The separation of the Walternienburg-Bernburg culture into two separate cultures in Hesse and along the Havel is apparent in the funerary and burial remains. The graves of the Bernburg culture are in Thuringia and North Harzvorland, while the Walternienburg culture is concentrated in the Havel watershed. In the area around Quedlinburg, in eastern Harzvorland and around Köthen however, a clear mixing of the forms of both cultures can be observed in the inventories of graves.

== Settlements==
Village settlements and fortified citadel settlements are widespread. Known citadels with multiple graves are found on the Lang Berg in Dölauer Heide near Halle, the Schalkenburg near Quenstadt and the Steinkuhlenberg near Derenburg.

== Economy ==
The basis of the economy was agriculture and cattle farming. Emmer, Einkorn, barley and flax were known and grown.
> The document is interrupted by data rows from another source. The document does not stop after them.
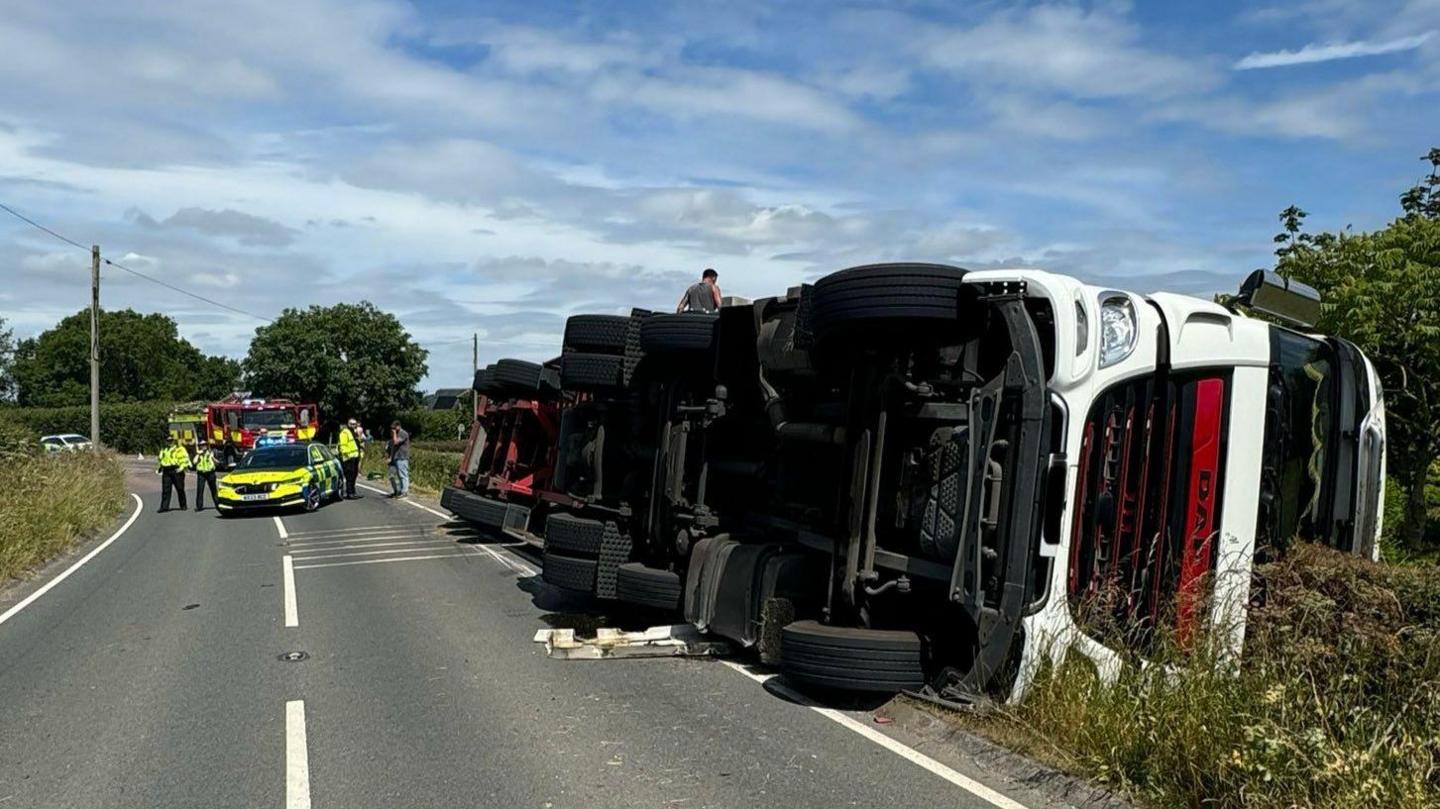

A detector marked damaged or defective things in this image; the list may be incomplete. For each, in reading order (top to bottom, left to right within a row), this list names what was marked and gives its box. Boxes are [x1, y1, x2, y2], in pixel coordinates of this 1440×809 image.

overturned lorry [440, 264, 1382, 699]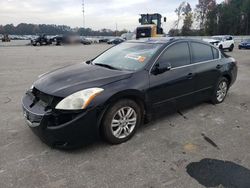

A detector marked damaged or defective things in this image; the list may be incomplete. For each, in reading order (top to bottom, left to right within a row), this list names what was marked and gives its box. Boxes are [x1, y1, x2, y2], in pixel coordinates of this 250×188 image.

detached bumper piece [21, 89, 99, 149]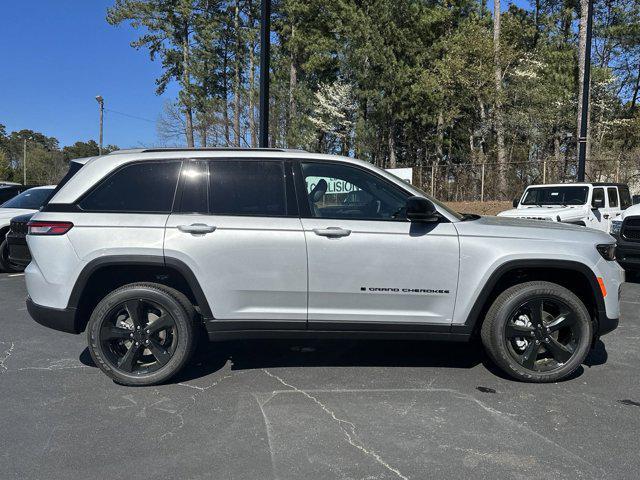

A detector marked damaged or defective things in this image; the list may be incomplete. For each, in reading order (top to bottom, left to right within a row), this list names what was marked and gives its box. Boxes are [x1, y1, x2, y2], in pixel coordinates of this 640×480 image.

pavement crack [262, 370, 408, 480]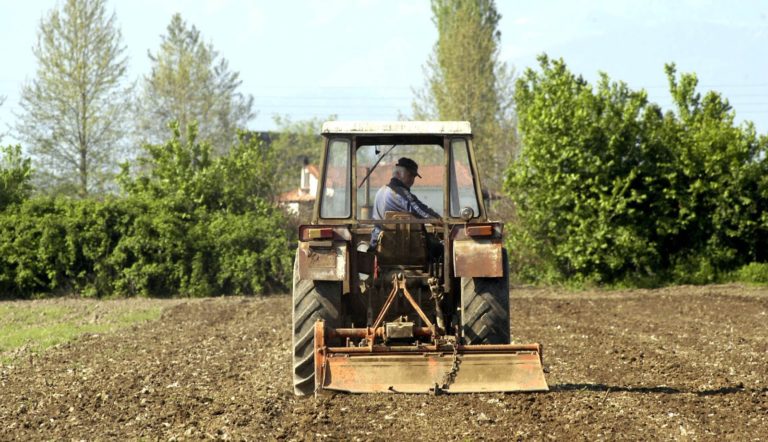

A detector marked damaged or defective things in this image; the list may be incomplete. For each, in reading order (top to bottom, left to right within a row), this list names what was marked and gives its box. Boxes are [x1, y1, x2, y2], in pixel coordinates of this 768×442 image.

rusty tractor body [292, 120, 548, 394]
They are known to have domesticated cattle, sheep, goats, pigs, dogs and horses.

==Genetics==
Brandt et al. 2013 found that the emergence of the Bernburg Culture was accompanied by a significant genetic shift. People of the Bernburg Culture were found to be closely related to people of the Scandinavian Funnelbeaker culture, having a much higher proportion of maternal lineages associated with hunter-gatherers. While previous cultures of the area displayed genetic affinites to the Middle East, the Bernburg culture is shifted towards Northern Europe.

Haak et al. 2015 examined the remains of a Salzmünde/Bernburg male buried in Esperstedt, c. 3360-3086 BC. He was found to be a carrier of the paternal haplogroup I2a1b1a1 and the maternal haplogroup T2b.

Beau et al. 2017 noted that the emergence of the Bernburg culture was associated by a significant increase in hunter-gatherer lineages as compared to previous cultures of Central Europe. The amount of hunter-gatherer maternal lineages among the Bernburg people was estimated at c. 30%. Similar high levels of hunter-gatherer lineages is observable among Funnelbeaker groups further north. The authors of the study suggested that the Bernburg culture emerged through the migration of peoples from Scandinavia.

Stolarek et al. 2018 examined remains from the 1st to 2nd century AD site of Kowalenko, Poland, which was part of the Iron Age Wielbark culture. The mtDNA of the females examined was found to be most closely related to the Bernburg culture, while the mtDNA of the males was found to be most closely related to the Jutland Iron Age. A later study by Stolarek et al. 2019 examined the 2nd to 4th century AD site at Masłomęcz, Poland, also ascribed to the Wielbark culture. The mtDNA of the examined individuals was very similar to that of the Bernburg culture. It was found that several major cultures of Late Neolithic, Bronze Age and Iron Age cultures, such as the Corded Ware culture, Bell Beaker culture and Unetice culture, shared strong maternal genetic affinity with the Bernburg culture.